#### About this exercise:
Look below for the line holding "تصویری از رژه" and the line holding "[PEDIDO] 1 Sniper+ 1 Skin B". Repeat those two and everything between, exactly.

#### The records:
= Beginning of Section =
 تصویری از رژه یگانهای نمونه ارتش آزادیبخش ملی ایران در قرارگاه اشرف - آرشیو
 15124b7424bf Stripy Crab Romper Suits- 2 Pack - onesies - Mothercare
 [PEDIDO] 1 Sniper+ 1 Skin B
= End of Section =
= Beginning of Section =
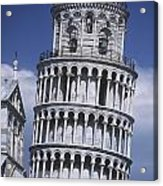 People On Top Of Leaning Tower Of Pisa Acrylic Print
= End of Section =
#### Answer to the exercise:
 تصویری از رژه یگانهای نمونه ارتش آزادیبخش ملی ایران در قرارگاه اشرف - آرشیو
 15124b7424bf Stripy Crab Romper Suits- 2 Pack - onesies - Mothercare
 [PEDIDO] 1 Sniper+ 1 Skin B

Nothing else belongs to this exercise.